Presently, my husband was diagnosed with an infectious disease, so he was transferred to the department of infectious diseases. In the following 20 days, I still didn’t leave the hospital, and God’s words accompanied and encouraged me every day. I read the passage of God’s word, “God Himself, the Unique III” on my cellphone. These words tell about the six junctures in a human life, the mysteries in each juncture, and the fact of how God rules over everything. In addition, I also listened to many hymns of God’s word, feeling especially peaceful in my heart. Little by little, my husband’s condition improved some. Nevertheless, because of a long time in hospital, he had more and more temper. Once anything unpleasant befell him, he would scold. And every day he shouted that he wanted to come out of the hospital. In that moment, I was worried that his emotion would disturb others, and that others would blame us. After all, there were other patients needing rest in the ward. Yet, I couldn’t persuade him to stop scolding at all. When he lost his temper, I could only pray to God silently, “O God! May You quiet my husband’s heart. Don’t allow him to scold, so as not to disturb other patients. …” After my prayer, my husband really calmed down each time. Sometimes, the relatives of other patients in our ward, or the doctors and the nurses also advised him, “Your wife is really so good. You can stop scolding her.…” I was certain that it was God’s wonderful deed, and that He heard my prayers and changed all people, matters and things. So I was even sure of the fact that Almighty God is the only true God, and I also had’s authority. It is just like a passage of God’s words a sister read me later, “The heart and spirit of man are held in the hand of God, and all the life of man is beheld in the eyes of God. Regardless of whether or not you believe this, any and all things, living or dead, will shift, change, renew, and disappear according to God’s thoughts. This is how God rules over all things” (“God Is the Source of Man’s Life”).
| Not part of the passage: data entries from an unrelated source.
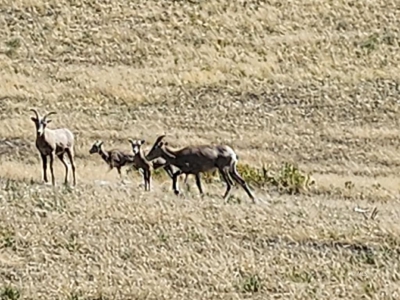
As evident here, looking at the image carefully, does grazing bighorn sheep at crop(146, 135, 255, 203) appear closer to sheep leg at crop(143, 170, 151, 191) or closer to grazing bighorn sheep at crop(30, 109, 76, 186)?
sheep leg at crop(143, 170, 151, 191)

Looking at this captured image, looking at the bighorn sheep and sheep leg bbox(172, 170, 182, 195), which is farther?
the bighorn sheep

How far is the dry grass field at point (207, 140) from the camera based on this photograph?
517 inches

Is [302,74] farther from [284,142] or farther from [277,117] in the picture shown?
[284,142]

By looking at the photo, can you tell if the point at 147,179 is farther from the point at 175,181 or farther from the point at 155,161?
the point at 175,181

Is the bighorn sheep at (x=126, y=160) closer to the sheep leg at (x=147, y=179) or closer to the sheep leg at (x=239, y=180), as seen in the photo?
the sheep leg at (x=147, y=179)

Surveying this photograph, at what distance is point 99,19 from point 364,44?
10.4m

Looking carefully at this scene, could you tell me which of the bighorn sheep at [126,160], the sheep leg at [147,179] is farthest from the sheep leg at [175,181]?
the bighorn sheep at [126,160]

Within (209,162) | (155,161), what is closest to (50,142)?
(155,161)

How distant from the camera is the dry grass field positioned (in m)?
13.1

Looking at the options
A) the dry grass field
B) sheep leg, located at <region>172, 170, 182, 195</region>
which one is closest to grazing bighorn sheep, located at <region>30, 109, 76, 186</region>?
the dry grass field

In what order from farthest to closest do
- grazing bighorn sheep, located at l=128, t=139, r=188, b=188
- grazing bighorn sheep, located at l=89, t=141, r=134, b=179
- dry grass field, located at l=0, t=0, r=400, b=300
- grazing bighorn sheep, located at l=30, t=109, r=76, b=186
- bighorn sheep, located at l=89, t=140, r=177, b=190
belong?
1. grazing bighorn sheep, located at l=89, t=141, r=134, b=179
2. bighorn sheep, located at l=89, t=140, r=177, b=190
3. grazing bighorn sheep, located at l=128, t=139, r=188, b=188
4. grazing bighorn sheep, located at l=30, t=109, r=76, b=186
5. dry grass field, located at l=0, t=0, r=400, b=300

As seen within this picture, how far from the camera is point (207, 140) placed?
1271 inches

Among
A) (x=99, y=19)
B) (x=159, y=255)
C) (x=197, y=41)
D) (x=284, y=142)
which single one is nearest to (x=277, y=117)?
(x=284, y=142)

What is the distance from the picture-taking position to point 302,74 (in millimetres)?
39312
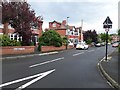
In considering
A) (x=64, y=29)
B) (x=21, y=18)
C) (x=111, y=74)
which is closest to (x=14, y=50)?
(x=21, y=18)

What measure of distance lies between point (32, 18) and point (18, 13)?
2.23m

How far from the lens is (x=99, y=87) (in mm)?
10750

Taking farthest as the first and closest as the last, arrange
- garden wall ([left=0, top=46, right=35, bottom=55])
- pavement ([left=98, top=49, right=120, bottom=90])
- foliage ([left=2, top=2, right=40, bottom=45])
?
foliage ([left=2, top=2, right=40, bottom=45]) < garden wall ([left=0, top=46, right=35, bottom=55]) < pavement ([left=98, top=49, right=120, bottom=90])

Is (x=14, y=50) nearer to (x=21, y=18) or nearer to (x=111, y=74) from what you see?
(x=21, y=18)

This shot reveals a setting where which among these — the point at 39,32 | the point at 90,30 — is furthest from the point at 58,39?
the point at 90,30

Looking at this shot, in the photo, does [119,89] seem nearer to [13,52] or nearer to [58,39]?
[13,52]

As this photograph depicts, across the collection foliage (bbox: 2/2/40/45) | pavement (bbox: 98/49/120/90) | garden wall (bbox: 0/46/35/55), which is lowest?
pavement (bbox: 98/49/120/90)

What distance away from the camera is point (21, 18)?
123 ft

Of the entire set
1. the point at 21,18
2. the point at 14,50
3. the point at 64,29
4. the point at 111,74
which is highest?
the point at 64,29

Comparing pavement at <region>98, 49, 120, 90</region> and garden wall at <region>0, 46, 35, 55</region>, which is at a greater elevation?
garden wall at <region>0, 46, 35, 55</region>

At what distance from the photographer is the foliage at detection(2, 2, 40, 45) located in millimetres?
36541

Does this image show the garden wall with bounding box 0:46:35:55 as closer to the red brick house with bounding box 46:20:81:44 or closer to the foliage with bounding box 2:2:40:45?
the foliage with bounding box 2:2:40:45

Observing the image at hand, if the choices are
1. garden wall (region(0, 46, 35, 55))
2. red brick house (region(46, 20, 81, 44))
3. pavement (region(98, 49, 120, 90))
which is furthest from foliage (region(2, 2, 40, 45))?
red brick house (region(46, 20, 81, 44))

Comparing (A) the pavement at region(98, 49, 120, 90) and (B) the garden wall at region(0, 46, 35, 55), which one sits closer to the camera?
(A) the pavement at region(98, 49, 120, 90)
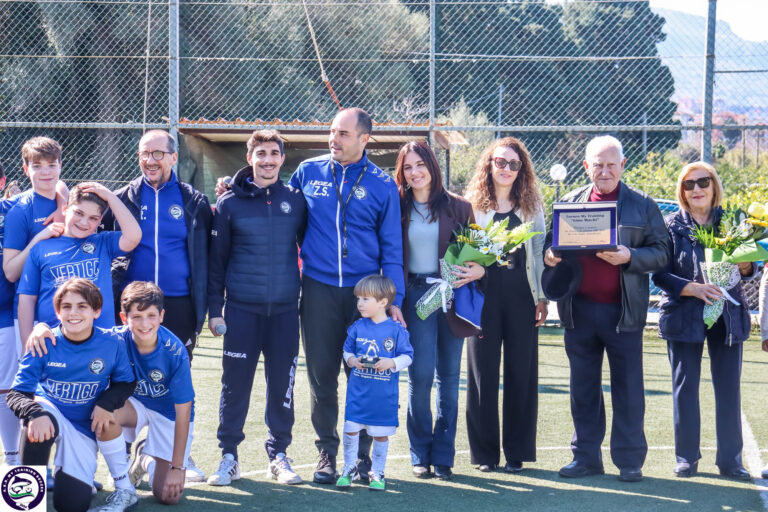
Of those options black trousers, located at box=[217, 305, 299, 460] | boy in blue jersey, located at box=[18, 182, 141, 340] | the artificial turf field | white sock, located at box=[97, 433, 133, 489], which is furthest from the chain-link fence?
white sock, located at box=[97, 433, 133, 489]

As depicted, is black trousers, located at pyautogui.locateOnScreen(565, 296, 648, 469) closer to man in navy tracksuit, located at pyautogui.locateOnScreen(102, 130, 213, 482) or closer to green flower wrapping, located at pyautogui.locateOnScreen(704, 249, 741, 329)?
green flower wrapping, located at pyautogui.locateOnScreen(704, 249, 741, 329)

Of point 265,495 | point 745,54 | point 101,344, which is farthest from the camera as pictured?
point 745,54

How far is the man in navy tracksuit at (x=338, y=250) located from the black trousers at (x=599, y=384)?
1119 millimetres

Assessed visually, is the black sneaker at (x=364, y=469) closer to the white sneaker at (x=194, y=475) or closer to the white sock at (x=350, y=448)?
the white sock at (x=350, y=448)

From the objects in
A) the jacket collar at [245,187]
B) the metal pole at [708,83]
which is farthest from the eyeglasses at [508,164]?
the metal pole at [708,83]

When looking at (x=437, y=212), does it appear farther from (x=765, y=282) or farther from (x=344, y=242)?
(x=765, y=282)

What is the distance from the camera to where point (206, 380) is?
7.54 m

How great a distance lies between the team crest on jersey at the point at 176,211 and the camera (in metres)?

During the time when my husband was ill, God arranged all of these for me meticulously. It was God who changed me from an unbeliever to a believer in God, from feeling His existence to deeply appreciating that He looks into my heart beside me and that leads every day of my life. And He also made me gradually be certain that Almighty God is the only true God and realize that everything He did was to save me. As I looked back, I realized that I was so arrogant, conceited, poor, and pitiful. I always believed that beautiful home was built by my own hands, so I strived to earn money all the time under my own steam. However, I was still penniless at last. After experiencing these things, I understood that in our life how much food we enjoy, how many things we use, how much wealth we own—these all are neither controlled by ourselves, nor gained by our own ability. It is God who dictates and arranges all these things. As the saying goes, “You will have it if it belongs to you, whereas you don’t kvetch for it if it doesn’t appear in your life.” After my husband left hospital, I no longer was merely concerned about my work every day; instead, I just worked for four days a week. In such a way, I had more time to see after my husband, and to stay with my brothers and sisters to attend meetings, learn and sing hymns, read God words and watch gospel videos. Because of attending more meetings and reading more God’s words, I had more knowledge of God. Now, my husband has immigrated to Hong Kong, and his condition has gotten better, with his weight increasing to 60 kilos from over 40 kilos. As his condition has gotten better, his mood also has lifted, so our life runs smoothly. I deeply knew that all of these are brought by God, which couldn’t be achieved by my own effort.
Looking back upon the road I had walked, I knew it was God’s words that awoken my heart and spirit and made me abandon the wrong views of pursuit of the past so that I no longer feel perplexed but feel enriched and released in my heart, finding a goal and direction in my life. Thank Almighty God for choosing me. Having the opportunity to know the Creator is the greatest blessing in my life.